Es bleiben viele Fragen offen. Welche Bedeutung etwa maßen die Ämter den Vorstrafen von Hüseyin Y. bei? Yayas Vater ist unter anderem wegen eines Betrugsdelikts zu einer Geldstrafe verurteilt worden. Ein Ermittlungsverfahren wegen Verstoßes gegen das Betäubungsmittelgesetz wurde eingestellt. Gegenüber seiner Frau Melek soll er zudem handgreiflich geworden sein. Die 26-Jährige hatte Anzeige erstattet, diese aber kurz darauf zurückgezogen.
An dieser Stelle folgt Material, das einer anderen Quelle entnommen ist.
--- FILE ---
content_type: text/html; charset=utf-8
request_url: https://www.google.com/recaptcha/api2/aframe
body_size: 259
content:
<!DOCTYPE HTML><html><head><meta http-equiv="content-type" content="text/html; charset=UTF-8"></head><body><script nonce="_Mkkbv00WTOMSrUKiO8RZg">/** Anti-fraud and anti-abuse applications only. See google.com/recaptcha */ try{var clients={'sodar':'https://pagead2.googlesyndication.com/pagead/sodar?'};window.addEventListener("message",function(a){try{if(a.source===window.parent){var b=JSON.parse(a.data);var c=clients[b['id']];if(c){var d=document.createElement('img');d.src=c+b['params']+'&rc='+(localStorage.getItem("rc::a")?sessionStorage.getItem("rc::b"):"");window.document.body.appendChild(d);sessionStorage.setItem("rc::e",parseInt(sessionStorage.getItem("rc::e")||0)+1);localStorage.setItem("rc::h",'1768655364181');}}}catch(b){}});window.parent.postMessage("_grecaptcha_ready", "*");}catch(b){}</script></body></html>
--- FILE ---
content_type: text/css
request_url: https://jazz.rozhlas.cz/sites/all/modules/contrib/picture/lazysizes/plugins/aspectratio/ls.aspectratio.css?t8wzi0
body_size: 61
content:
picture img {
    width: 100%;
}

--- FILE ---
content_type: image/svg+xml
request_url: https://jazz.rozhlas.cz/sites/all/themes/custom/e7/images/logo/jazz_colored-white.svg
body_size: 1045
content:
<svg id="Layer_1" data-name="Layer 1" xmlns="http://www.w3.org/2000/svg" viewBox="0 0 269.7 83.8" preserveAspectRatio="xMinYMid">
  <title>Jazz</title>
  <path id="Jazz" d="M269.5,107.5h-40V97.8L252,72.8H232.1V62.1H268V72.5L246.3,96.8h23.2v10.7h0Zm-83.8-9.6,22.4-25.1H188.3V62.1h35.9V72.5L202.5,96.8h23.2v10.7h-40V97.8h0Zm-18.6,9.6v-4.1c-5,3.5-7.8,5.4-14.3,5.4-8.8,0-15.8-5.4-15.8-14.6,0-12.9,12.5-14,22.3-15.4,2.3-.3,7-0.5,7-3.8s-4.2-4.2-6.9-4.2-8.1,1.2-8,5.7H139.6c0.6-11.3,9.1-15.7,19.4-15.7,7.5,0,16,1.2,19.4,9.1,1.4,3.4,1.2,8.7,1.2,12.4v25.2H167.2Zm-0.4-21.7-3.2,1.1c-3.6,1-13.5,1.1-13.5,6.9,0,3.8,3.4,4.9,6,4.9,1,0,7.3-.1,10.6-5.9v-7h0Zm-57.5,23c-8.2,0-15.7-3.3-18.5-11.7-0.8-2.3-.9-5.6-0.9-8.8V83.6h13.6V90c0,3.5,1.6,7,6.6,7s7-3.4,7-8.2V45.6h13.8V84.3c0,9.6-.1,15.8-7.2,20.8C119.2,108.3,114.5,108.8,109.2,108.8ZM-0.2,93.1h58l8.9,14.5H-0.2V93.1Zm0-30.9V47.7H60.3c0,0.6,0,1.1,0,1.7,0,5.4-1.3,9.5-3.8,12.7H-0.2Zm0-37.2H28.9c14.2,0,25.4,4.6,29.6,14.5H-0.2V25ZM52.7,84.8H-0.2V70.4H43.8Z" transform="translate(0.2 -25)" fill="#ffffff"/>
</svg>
Yayas Mutter zeigte den Vater an, zog aber die Anzeige wieder zurück
Die Grünen beschäftigt vor allem die Frage, warum das Bezirksamt Mitte das Kind trotz der Ermittlungen wieder in die Obhut der Eltern gab. „Diese Entscheidung erscheint nur sehr schwer nachvollziehbar“, kritisierte die Grünen-Abgeordnete Christiane Blömeke. „Offenbar haben die Maßnahmen zum Kinderschutz erneut nicht ausgereicht. Sozialbehörde und Bezirke müssen jetzt schnell und umfassend alle Informationen öffentlich machen.“
Am Montag kommt der Familienausschuss der Bürgerschaft zu einer Sondersitzung zusammen. Darauf haben sich alle fünf Fraktionen verständigt. „Der Tod des Mädchens macht uns tieftraurig und sehr betroffen“, sagte auch der Christoph de Vries, familienpolitischer Sprecher der CDU-Fraktion. Es sei tragisch, dass ein Mädchen, das seit seiner Geburt in staatlicher Obhut war, nach gegenwärtigem Stand offenbar zu Tode misshandelt worden sei.
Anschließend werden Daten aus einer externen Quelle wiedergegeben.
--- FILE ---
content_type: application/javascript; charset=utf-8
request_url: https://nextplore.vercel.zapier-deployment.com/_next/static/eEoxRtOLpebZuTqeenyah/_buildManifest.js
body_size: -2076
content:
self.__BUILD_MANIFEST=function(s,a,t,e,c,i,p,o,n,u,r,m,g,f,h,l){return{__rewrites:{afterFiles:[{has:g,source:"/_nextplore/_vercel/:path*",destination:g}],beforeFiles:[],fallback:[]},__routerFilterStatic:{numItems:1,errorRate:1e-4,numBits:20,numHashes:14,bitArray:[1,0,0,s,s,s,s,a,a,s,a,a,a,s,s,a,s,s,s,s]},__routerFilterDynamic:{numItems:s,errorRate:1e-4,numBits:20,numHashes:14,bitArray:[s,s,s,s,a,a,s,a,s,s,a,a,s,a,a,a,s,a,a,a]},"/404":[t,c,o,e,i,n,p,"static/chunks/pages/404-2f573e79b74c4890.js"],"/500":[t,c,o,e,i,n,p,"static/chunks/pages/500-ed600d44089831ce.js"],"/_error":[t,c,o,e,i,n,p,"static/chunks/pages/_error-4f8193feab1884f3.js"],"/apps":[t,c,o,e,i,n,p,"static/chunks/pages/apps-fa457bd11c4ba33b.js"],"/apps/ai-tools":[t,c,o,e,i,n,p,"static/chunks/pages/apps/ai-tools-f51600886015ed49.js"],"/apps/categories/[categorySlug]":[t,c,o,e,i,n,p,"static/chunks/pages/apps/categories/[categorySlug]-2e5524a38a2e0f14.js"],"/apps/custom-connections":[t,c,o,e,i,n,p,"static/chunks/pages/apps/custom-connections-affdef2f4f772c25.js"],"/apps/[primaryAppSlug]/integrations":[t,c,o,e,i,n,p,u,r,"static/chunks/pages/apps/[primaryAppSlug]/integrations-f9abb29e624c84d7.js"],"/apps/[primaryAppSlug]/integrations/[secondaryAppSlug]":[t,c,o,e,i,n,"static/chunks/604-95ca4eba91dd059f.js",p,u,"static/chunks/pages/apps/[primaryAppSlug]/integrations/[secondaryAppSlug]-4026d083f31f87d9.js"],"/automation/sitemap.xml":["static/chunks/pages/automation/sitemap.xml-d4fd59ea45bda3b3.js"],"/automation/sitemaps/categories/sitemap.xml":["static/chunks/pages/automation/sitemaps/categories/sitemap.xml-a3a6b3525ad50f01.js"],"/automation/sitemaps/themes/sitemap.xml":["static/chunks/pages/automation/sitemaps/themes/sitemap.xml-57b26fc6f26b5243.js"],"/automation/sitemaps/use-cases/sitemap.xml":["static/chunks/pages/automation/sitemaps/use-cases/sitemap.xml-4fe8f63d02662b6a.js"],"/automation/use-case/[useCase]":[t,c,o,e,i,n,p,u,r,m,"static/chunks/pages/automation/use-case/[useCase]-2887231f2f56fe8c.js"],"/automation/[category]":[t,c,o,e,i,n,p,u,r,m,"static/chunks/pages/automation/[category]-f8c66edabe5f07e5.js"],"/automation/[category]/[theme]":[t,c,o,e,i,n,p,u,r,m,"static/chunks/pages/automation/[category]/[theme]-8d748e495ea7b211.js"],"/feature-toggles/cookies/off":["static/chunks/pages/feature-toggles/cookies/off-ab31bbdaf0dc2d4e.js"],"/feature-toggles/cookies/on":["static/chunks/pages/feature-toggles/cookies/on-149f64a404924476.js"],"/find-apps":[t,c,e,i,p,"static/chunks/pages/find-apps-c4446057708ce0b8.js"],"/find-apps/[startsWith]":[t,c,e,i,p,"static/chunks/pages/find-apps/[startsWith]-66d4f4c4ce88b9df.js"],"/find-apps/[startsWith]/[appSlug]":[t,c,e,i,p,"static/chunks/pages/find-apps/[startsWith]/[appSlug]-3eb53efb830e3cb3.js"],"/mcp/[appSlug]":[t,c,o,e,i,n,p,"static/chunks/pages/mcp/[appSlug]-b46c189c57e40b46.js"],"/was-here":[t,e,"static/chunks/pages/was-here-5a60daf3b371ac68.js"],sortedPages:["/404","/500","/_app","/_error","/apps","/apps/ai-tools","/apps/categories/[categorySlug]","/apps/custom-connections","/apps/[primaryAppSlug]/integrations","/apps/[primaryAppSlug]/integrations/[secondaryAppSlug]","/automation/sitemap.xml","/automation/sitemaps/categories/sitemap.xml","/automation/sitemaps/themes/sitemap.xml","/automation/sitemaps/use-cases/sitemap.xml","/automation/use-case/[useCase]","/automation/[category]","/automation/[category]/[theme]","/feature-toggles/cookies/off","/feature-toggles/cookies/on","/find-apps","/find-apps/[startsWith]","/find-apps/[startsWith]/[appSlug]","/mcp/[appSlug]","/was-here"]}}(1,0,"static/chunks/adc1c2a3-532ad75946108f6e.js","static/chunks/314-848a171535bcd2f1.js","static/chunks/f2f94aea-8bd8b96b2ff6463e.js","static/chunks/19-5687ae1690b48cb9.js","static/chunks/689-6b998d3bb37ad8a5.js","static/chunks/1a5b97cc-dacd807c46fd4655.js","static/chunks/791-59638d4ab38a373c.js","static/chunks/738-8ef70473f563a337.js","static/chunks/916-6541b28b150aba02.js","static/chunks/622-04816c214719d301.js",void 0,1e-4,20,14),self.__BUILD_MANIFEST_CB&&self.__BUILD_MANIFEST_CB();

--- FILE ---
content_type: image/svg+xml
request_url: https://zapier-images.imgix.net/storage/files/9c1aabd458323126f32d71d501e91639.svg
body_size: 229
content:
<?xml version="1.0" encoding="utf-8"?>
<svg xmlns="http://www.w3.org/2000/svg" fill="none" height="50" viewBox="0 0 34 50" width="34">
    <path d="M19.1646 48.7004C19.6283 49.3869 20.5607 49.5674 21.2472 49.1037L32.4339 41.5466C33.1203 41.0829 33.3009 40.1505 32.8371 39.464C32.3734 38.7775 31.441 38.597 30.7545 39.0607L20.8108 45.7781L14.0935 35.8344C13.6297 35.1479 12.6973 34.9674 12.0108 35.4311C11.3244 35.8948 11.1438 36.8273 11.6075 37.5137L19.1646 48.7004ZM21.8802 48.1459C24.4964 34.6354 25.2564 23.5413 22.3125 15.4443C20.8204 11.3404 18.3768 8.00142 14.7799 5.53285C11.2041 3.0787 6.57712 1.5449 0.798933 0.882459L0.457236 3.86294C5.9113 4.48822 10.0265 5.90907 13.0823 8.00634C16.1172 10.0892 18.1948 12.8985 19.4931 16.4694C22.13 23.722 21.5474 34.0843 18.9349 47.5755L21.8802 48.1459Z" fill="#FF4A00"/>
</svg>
„Sollte sich der Verdacht bestätigen, dass Yagmur in Folge von Misshandlungen zu Tode gekommen ist, werden wir, wie im Fall des Mädchens Chantal, die familiäre Vorgeschichte und alle von staatlichen Stellen getroffenen Entscheidungen bis in den letzten Winkel durchleuchten – und zwar ohne Ansehen der Person“, sagte de Vries. Alle, die in der Vergangenheit Verantwortung für das Mädchen getragen haben, seien gut beraten, ihre Hände nicht voreilig in Unschuld zu waschen.